═══ 提示文

日本一美味しいいちごを目指す「ウイングいちご」を訪ねてみた。

 

 

TOM
いちごってどうやって育てるか知ってる?!
SARA
知ってるわよ〜この間いちご摘み体験に行ったの!とっても楽しかったわよ〜
TOM
僕は誘われてないけど・・・サラは行ったんだね・・・
SARA
・・・(本当にめんどくさいわね)・・・一緒にウイングいちごに行ってみる?

 

この記事は約7分で読めます。

 

可児市にある「ウイングいちご」をご存知だろうか。
種から育てており、香りが豊かで濃厚な味わいが特徴のいちごを栽培している話題のいちごブランドである。今回は、総務・デザイン課 都築 (つづき )さん、安達(あだち )さん、アグリ事業部 川上(かわかみ)さん、いちご事業部 深谷(ふかや)さんにお話をうかがった。

 

今回のツムギポイント!
  1. 日本一美味しいいちごを目指す!
  2. 1ミリの種から育てる「よつぼし」
  3. いちご生産から紡ぐ地域共生
  4. 価値重視のいちご販売戦略
  5. 全ての人をもてなす体験へ

 

①日本一美味しいいちごを目指す!

 

 

「ウイングいちご」は、中部電力グループ会社の中電ウイング株式会社が運営する、ビニールハウスのいちご生産事業である。

 

2022年に「中電ウイングファーム」といういちご農園を開園した。

 

 

敷地面積が6000平米で、温室は11棟あり、最大29,000株を植えて約18トンのいちごを収穫できる規模である。栽培している主な品種は「よつぼし」だ。

 

「中電ウイングは障がい者雇用を促進する目的でつくられた企業なんです。いちごを通じてその活動に親しんでほしいという思いから、社名のウイングをそのまま使用しました。」

══════
═══ 表示項目

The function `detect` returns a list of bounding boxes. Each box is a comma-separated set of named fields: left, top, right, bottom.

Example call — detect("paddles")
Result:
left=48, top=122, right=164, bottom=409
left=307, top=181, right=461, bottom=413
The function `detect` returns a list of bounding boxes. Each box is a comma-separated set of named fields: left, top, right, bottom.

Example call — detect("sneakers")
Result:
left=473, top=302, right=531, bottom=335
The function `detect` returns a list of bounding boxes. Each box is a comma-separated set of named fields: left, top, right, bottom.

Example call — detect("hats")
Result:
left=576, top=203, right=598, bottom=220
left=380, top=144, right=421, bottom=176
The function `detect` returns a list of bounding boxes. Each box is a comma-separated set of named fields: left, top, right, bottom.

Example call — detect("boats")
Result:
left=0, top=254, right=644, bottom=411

══════
═══ 表示項目

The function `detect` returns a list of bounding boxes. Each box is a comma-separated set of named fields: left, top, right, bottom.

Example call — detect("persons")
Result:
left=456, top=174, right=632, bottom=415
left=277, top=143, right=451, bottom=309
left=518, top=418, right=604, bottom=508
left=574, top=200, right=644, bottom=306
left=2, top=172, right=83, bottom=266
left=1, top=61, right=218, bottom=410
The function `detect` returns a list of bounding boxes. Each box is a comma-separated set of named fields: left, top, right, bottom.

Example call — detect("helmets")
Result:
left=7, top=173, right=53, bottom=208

══════
═══ 表示項目

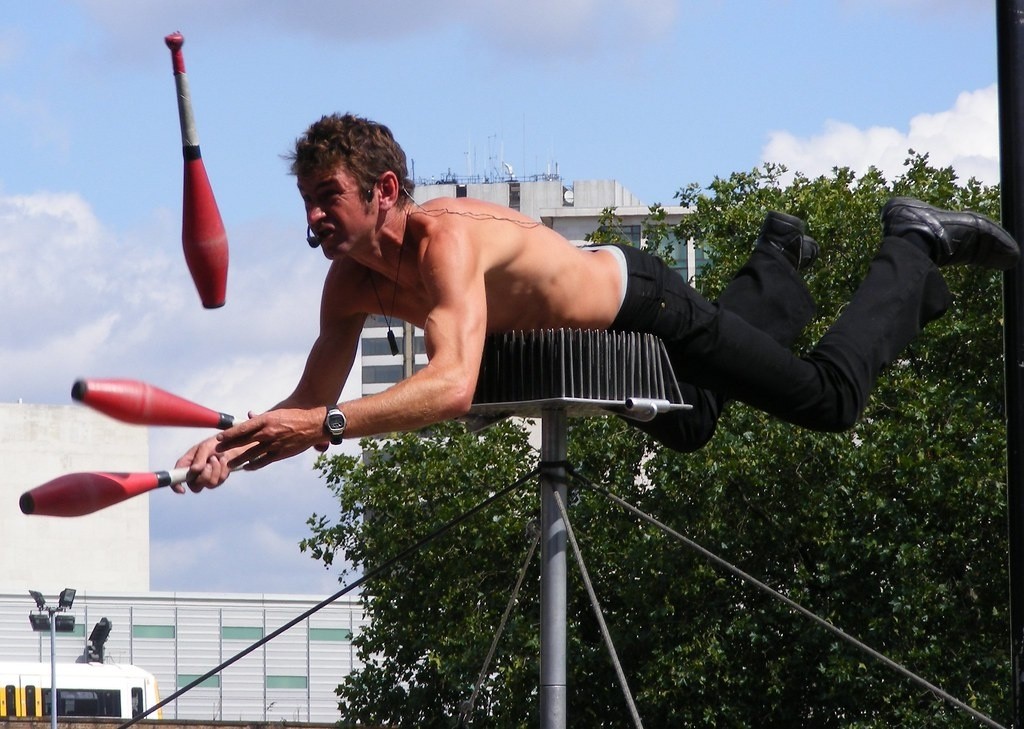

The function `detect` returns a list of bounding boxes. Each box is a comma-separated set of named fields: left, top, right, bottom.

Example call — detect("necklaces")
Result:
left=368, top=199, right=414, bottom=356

══════

提示文から次の一文を取り出し、英語に訳しなさい。「「ウイングいちご」は、中部電力グループ会社の中電ウイング株式会社が運営する、ビニールハウスのいちご生産事業である。」

"Wing Ichigo" is a plastic-greenhouse strawberry production business run by Chuden Wing Co., Ltd., a Chubu Electric Power group company.